Each year we celebrate peace, but the truth is we are still at war. The bombs fall elsewhere, and closer to home it takes a different shape. With his series Black Holes, Sunyé dives into a violent history in which we subconsiously remain trapped to this day. In these photographs, the line between fairytale and nightmare fades.
Now it has been a hundred years since the First World War ended. At the same time thousands of people wash up on Europe’s shores. Millions are on the run. In response populism is reverted to. It’s easy to go along with but even easier to be indignant about it. For when danger and violence lurk, we must find ways to survive. This is someting that touches us all. The question for each of us is, how do I survive, and at the cost of whom?
To visualise the relationship between past violence and the human today, Sunyé travelled to ominous places in Europe. Places where restoring nature and time passing by veil the scars of war, hiding them from the eye. However, through the peaceful nature the lingering pain can still be sensed as an incessant tremor in the air.
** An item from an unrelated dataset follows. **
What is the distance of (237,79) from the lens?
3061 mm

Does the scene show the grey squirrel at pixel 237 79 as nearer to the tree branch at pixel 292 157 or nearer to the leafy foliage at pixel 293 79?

The models in the photographs depict, in relation tot heir surroundings, the ways in which we try to survive in life threatening situations. Ways that keep up us alive in these places, but also keep us trapped; we give up or pretend to be stronger than we truly are, we make ourselves as small as possible, look away or dwell in fantasy, we cover agression with love or hide behind a cold wall, safe but assured of loneliness and cold. Sunyé thus uncovers in an unsettling way the relationship between survival and the continuation of violence.